▶ [TASK 1]:
In the article on Rotimi Babatunde below, in what year did he win the Caine Prize for African Writing, and for which story?
▶ [TASK 2]:
Quote word for word the part of the Rotimi Babatunde article below that begins with "In April 2014" and stops after "of the region.".

▶ [SUPPLIED TEXT]:
==========

Nigerian writer and playwright

Rotimi Babatunde is a Nigerian writer and playwright.

==Biography and education==
Rotimi Babatunde was born in Ado-Ekiti, Ekiti State, Nigeria, where he attended St. Joseph's Nursery and Primary School before going on to secondary education at the Federal Government College, Odogbolu, and subsequently to Obafemi Awolowo University, Ile-Ife.

Rotimi Babatunde lives in Ibadan, Oyo State, Nigeria.

==Works==
His published work includes poems and stories in anthologies, including Little Drops, A Volcano of Voices and Die Aussenseite des Elementes. Babatunde's plays have been presented at institutions such as London's Institute of Contemporary Arts, the Swedish National Touring Theatre and the Halcyon Theatre, Chicago, as well as being broadcast on the BBC World Service. His other works includes:

- An Infidel In The Upper Room, Royal Court Theatre Downstairs, London (reading), 2006.
- The Bonfire of the Innocents (Elddopet), Riksteatern, Stockholm, 2008.
- A Shroud For Lazarus, Halcyon Theatre, Chicago, 2009.
- Feast, Young Vic Theatre, 25 January 2013.

== Award and Prizes ==
Babatunde won the Meridian Tragic Love Story Competition (hosted and organized by the BBC World Service). He is also a winner of the AWF Cyprian Ekwensi Prize for Short Stories.

His next work is a novel on choice, migration and love. His short story "The Collected Tricks of Houdini" was longlisted for the 2015 Sunday Times EFG Private Bank Short Story Award, the richest prize in the world for a single short story.
In 2012, Babatunde won the Caine Prize for African Writing for "Bombay's Republic", a short story about a Nigerian soldier who is enlisted to fight as an allied soldier in Burma during the Second World War. Chosen from five shortlisted options, the story was described by chair judge Bernardine Evaristo as
...ambitious, darkly humorous and in soaring, scorching prose exposes the exploitative nature of the colonial project and the psychology of independence.
In April 2014 Babatunde was named in the Hay Festival's Africa39 project as one of the 39 Sub-Saharan African writers under the age of 40 with the potential and the talent to define the trends of the region.

==========

▶ [INFORMATION SUPPLIED]:

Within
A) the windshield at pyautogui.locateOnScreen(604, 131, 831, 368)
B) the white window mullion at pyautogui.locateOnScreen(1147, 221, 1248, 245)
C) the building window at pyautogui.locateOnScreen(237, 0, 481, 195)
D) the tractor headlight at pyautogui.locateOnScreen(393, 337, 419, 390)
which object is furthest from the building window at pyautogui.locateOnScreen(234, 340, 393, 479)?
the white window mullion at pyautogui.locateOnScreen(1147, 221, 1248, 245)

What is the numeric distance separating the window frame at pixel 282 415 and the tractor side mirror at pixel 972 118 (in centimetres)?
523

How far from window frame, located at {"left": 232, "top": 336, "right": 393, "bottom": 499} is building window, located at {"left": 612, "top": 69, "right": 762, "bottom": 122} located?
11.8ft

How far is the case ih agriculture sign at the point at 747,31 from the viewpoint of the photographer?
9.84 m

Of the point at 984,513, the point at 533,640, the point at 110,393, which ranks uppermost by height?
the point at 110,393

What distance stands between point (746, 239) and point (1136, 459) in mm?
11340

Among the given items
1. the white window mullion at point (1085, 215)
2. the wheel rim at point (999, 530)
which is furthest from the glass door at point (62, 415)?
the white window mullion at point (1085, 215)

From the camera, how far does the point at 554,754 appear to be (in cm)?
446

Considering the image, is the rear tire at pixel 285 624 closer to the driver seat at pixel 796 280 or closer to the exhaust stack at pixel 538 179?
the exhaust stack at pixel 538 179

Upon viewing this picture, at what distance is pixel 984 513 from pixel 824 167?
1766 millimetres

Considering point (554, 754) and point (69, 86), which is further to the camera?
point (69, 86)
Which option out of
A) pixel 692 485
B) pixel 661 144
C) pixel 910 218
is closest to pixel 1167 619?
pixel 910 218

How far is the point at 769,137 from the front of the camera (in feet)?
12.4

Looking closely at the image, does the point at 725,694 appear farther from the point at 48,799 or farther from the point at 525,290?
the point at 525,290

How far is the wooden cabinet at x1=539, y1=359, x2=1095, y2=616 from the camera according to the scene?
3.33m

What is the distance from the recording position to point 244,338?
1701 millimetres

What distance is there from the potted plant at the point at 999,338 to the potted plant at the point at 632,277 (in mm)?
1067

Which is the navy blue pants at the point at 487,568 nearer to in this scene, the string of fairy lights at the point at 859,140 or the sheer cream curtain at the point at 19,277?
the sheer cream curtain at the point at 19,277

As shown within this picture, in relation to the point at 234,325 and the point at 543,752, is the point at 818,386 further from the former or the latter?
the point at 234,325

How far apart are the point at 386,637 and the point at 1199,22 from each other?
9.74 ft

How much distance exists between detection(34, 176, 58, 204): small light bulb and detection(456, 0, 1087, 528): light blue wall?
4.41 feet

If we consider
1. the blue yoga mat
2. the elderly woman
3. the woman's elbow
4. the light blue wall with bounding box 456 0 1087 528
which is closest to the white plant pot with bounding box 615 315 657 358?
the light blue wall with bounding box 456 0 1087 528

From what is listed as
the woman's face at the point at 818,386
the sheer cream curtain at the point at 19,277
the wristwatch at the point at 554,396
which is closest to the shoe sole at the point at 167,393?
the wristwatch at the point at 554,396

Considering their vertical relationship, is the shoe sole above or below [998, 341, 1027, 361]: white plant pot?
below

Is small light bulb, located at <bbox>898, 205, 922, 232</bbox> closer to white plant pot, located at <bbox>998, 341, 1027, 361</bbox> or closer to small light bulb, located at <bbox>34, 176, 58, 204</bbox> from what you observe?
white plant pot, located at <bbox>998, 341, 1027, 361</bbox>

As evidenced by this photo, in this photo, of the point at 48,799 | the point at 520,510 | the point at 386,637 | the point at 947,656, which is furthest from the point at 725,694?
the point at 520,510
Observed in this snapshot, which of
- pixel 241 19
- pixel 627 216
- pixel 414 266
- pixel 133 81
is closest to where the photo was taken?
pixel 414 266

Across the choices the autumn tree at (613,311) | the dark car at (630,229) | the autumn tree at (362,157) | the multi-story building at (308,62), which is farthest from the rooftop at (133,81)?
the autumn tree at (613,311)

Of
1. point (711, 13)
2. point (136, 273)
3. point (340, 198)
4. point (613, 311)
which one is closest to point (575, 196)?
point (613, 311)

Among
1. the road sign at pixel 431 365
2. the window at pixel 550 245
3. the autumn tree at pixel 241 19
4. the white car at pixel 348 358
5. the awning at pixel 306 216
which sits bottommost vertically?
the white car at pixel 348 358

==========

▶ [TASK RESPONSE 1]:
He won it in 2012 for "Bombay's Republic".

▶ [TASK RESPONSE 2]:
In April 2014 Babatunde was named in the Hay Festival's Africa39 project as one of the 39 Sub-Saharan African writers under the age of 40 with the potential and the talent to define the trends of the region.